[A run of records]
━━━

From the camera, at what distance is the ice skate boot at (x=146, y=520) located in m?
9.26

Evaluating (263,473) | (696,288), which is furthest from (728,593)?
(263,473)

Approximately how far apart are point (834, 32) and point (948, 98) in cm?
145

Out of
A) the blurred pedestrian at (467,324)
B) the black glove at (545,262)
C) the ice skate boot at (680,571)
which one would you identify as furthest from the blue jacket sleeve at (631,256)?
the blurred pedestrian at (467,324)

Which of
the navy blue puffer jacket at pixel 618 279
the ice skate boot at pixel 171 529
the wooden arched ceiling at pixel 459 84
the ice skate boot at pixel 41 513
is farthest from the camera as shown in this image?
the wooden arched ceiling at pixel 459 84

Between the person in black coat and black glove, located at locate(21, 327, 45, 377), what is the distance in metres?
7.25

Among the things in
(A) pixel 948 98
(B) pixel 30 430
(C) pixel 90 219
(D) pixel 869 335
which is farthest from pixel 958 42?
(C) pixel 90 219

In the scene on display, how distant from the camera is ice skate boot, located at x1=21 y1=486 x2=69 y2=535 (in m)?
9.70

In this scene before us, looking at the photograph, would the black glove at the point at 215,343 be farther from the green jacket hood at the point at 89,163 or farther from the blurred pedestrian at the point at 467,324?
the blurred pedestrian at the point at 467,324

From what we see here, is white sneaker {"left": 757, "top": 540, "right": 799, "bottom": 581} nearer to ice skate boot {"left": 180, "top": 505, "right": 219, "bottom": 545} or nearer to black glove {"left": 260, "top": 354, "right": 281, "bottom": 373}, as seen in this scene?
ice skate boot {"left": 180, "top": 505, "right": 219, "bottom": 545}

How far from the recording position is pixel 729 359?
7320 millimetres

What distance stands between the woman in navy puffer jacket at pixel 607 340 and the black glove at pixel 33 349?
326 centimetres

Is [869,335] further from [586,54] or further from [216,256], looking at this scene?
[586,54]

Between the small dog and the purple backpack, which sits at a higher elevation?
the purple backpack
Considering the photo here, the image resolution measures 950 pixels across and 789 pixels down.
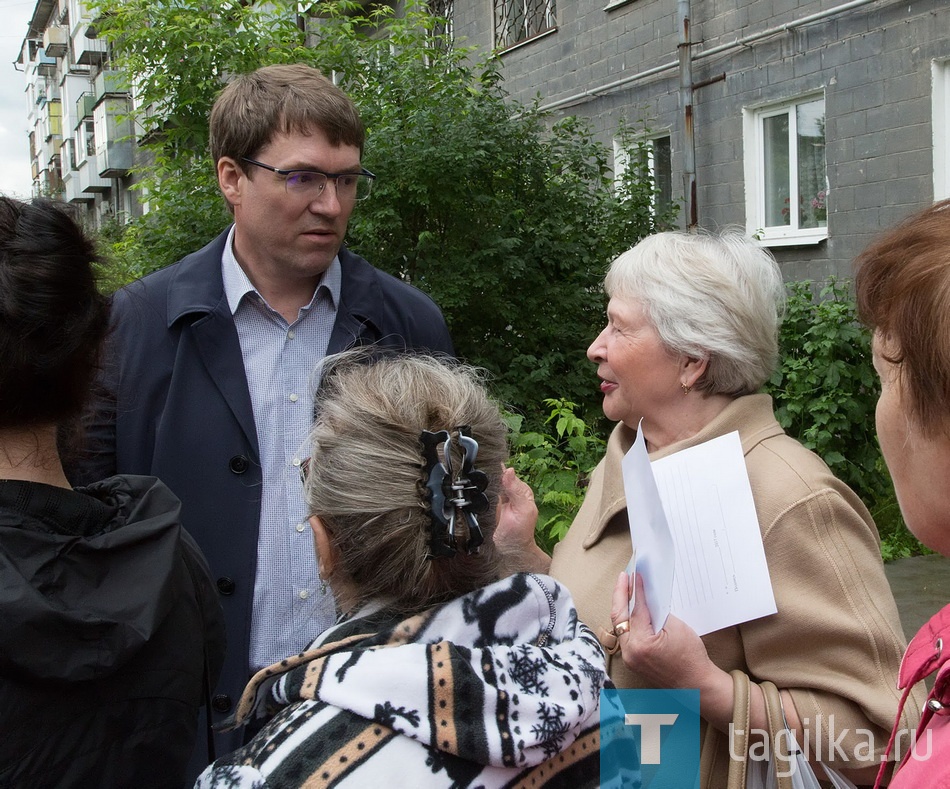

━━━

→ **Exercise directions**
Can you render every line of the records above as a numbered list, skipping blank lines and leaving the pictures out?

→ **Task output**
1. From the camera, at what distance is the ice skate boot at (x=146, y=520) located in m?
2. 9.26
3. Evaluating (263,473) | (696,288), which is furthest from (728,593)?
4. (263,473)
5. Approximately how far apart are point (834, 32) and point (948, 98) in cm?
6. 145
7. Out of
8. A) the blurred pedestrian at (467,324)
9. B) the black glove at (545,262)
10. C) the ice skate boot at (680,571)
11. which one would you identify as furthest from the blue jacket sleeve at (631,256)?
12. the blurred pedestrian at (467,324)
13. Which of
14. the navy blue puffer jacket at pixel 618 279
15. the ice skate boot at pixel 171 529
16. the wooden arched ceiling at pixel 459 84
17. the ice skate boot at pixel 41 513
18. is farthest from the camera as shown in this image?
19. the wooden arched ceiling at pixel 459 84
20. Between the person in black coat and black glove, located at locate(21, 327, 45, 377), what is the distance in metres?
21. 7.25
22. Among the things in
23. (A) pixel 948 98
24. (B) pixel 30 430
25. (C) pixel 90 219
26. (D) pixel 869 335
27. which is farthest from pixel 958 42?
28. (C) pixel 90 219
29. In the scene on display, how distant from the camera is ice skate boot, located at x1=21 y1=486 x2=69 y2=535 (in m)?
30. 9.70
31. In this scene before us, looking at the photograph, would the black glove at the point at 215,343 be farther from the green jacket hood at the point at 89,163 or farther from the blurred pedestrian at the point at 467,324?
32. the blurred pedestrian at the point at 467,324
33. From what we see here, is white sneaker {"left": 757, "top": 540, "right": 799, "bottom": 581} nearer to ice skate boot {"left": 180, "top": 505, "right": 219, "bottom": 545} or nearer to black glove {"left": 260, "top": 354, "right": 281, "bottom": 373}, as seen in this scene?
34. ice skate boot {"left": 180, "top": 505, "right": 219, "bottom": 545}
35. How far from the recording position is pixel 729 359?
36. 7320 millimetres
37. What distance stands between the woman in navy puffer jacket at pixel 607 340 and the black glove at pixel 33 349?
38. 326 centimetres
39. Is [869,335] further from [586,54] or further from [216,256], looking at this scene?
40. [586,54]
41. Between the small dog and the purple backpack, which sits at a higher elevation?
42. the purple backpack
43. Considering the photo here, the image resolution measures 950 pixels across and 789 pixels down.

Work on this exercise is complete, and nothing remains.